About twenty minutes later when she was alone again, Mrs Graham having drifted away, she saw the return of Althea and Nicholas. They came into the room and separated, the young man going off to the left and the girl coming straight across the room. It was perfectly plain to Miss Silver that something had occurred between them. The girl had been crying. Her lashes were still wet, but she had a softly radiant air and she looked as if she was walking in a dream. As to the young man, he looked as if he had just come into his heart’s desire.

Althea spoke to no one. She threaded her way amongst the crowd and dropped down upon the sofa beside Miss Silver. She was indeed in a dream. It was the kind of dream in which impossible things become possible. You float easily over obstacles which have reared themselves like cliffs across the path. You climb the unscalable heights and there is no voice to call you back. She was only vaguely aware of Miss Silver’s presence. This state of mind continued for no more than a few minutes.
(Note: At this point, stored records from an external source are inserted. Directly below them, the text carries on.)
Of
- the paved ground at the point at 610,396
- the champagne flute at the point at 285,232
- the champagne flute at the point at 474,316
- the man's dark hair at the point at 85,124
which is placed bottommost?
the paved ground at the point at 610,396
She began to realize that people would think it strange if she went on sitting here quite silently beside a stranger. She turned her head, and at the same time Miss Silver addressed her.

‘Am I right in thinking that you are Miss Althea Graham?’

Althea was startled. She saw a little dowdy person who looked the governess in some old photographic group. She had on one of those patterned silk dresses which are thrust upon elderly ladies who have an insufficient sales-resistance. It had a small muddled pattern of green and blue and black on a grey ground, and it had been made high to the neck by the insertion of a net front with little whalebone supports. The hat that went with it was black like all Miss Silver’s hats, but whereas they had up till now been made of black felt in the winter and black straw in the summer, this was the black velvet toque which she had bought for a wedding in the spring and upon which she had been complimented by an old pupil of hers, Randal March, now the Chief Constable of Ledshire. It was trimmed with three pompoms, one black, one grey, and one purple, and her niece Ethel Burkett considered that it became her very well. Althea being naturally in ignorance of these interesting particulars, it did not appear to her to be as dashing as it had to those conditioned to an unending sequence of felt and straw. She said a little vaguely,

‘Oh, yes, I am.’

Miss Silver smiled.

‘You will wonder why I ask, but Mrs Graham was sitting here a little while ago and she pointed you out to me across the room. Your name is an uncommon one, and when she spoke of you as Althea I could not help wondering whether you were the Althea Graham who was such a good friend to Sophy Justice.’

Althea was startled quite out of her dream, because six years ago cheerful, careless Sophy had got herself into a nasty jam. She had written some very silly letters to a man who was unscrupulous enough to blackmail her on the strength of them. Snatches of talk came up out of the past -

‘Sophy how could you be so idiotic?’

‘Darling, I just didn’t think anyone could have such a foul sort of mind.’